There is good news and bad news about strong cultures. Strong cultures make communication and cooperation easier and better. Unity is common, and consensus is easier to reach. The downside is potential stagnation and a lack of diverse opinion (no one thinks about alternative ways of doing things). The continually changing business environment requires that assumptions, values, and beliefs be questioned occasionally and changed when they no longer adequately address the needs of the marketplace.
Successful organizations realize that managing culture is not a program with a starting and ending date. It is an ongoing endeavor called organizational development (OD). You will learn about OD later in this chapter.
A change in culture is a people change. To be effective, changes in culture have to occur in all three components (people’s behavior, values and beliefs, and assumptions). A culture of success allows for change, and businesses that fail to move with the times lose their competitive advantage.
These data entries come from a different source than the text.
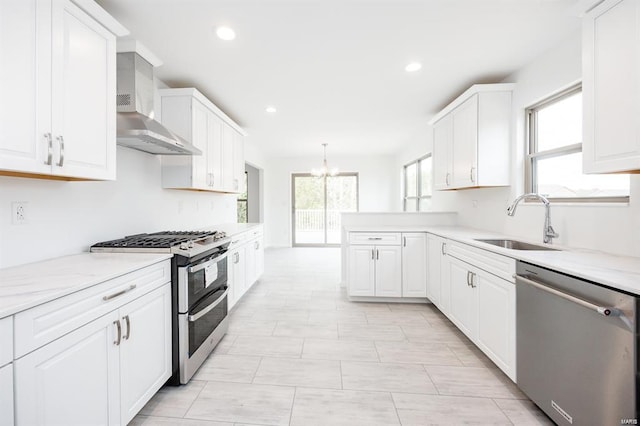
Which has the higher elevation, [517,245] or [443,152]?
[443,152]

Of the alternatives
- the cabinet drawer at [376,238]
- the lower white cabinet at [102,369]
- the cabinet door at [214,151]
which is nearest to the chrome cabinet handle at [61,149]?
the lower white cabinet at [102,369]

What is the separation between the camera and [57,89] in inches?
56.3

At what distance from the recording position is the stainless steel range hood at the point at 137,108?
2.00m

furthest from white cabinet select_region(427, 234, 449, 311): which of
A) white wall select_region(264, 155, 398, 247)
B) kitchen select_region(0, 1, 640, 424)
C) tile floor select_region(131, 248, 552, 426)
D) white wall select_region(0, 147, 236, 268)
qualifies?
white wall select_region(264, 155, 398, 247)

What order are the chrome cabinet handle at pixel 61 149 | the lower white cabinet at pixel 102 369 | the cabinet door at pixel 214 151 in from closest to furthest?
1. the lower white cabinet at pixel 102 369
2. the chrome cabinet handle at pixel 61 149
3. the cabinet door at pixel 214 151

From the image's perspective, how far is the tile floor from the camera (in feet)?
5.39

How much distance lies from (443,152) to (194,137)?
302 centimetres

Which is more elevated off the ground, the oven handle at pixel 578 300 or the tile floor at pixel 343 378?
the oven handle at pixel 578 300

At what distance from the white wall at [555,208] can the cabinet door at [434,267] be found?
658 mm

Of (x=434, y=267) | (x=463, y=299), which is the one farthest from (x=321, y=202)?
(x=463, y=299)

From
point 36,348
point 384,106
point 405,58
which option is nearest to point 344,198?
point 384,106

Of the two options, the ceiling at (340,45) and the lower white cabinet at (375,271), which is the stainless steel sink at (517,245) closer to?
the lower white cabinet at (375,271)

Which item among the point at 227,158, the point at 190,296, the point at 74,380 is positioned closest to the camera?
the point at 74,380

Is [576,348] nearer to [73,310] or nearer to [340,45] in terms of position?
[73,310]
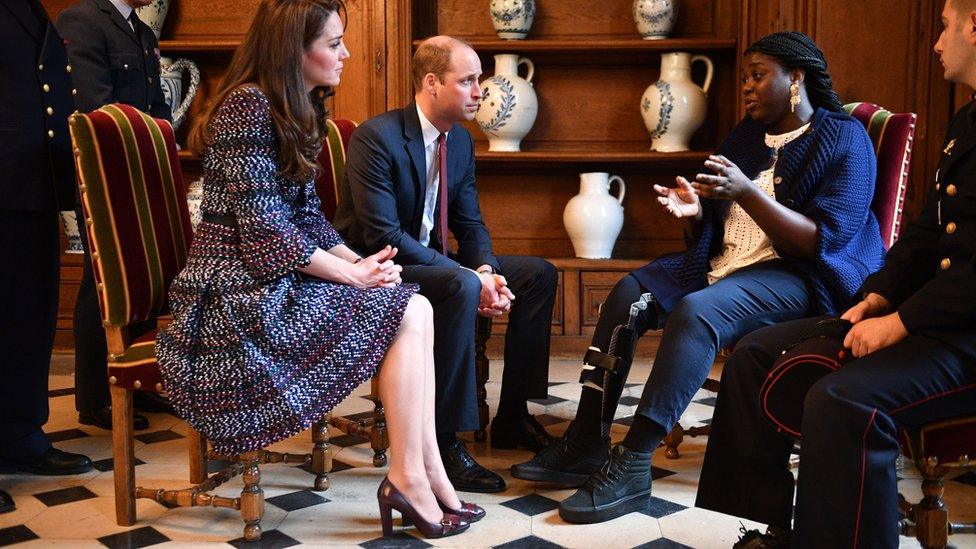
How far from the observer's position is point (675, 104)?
4328 mm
Culture is an important consideration when companies merge or acquire a business. A mismatch in cultures often leads to failed mergers and acquisitions. When larger businesses acquire smaller companies, they often try to bring the smaller company’s culture into alignment with their own culture, usually without much success. When developing or changing culture, remember that what you as a manager say doesn’t count as much as what you measure, reward, and control—these three actions are powerhouses in influencing behavior. For example, managers who say that ethics are important but fiddle in a suspicious way with their financial statements have a hard time establishing a trust climate.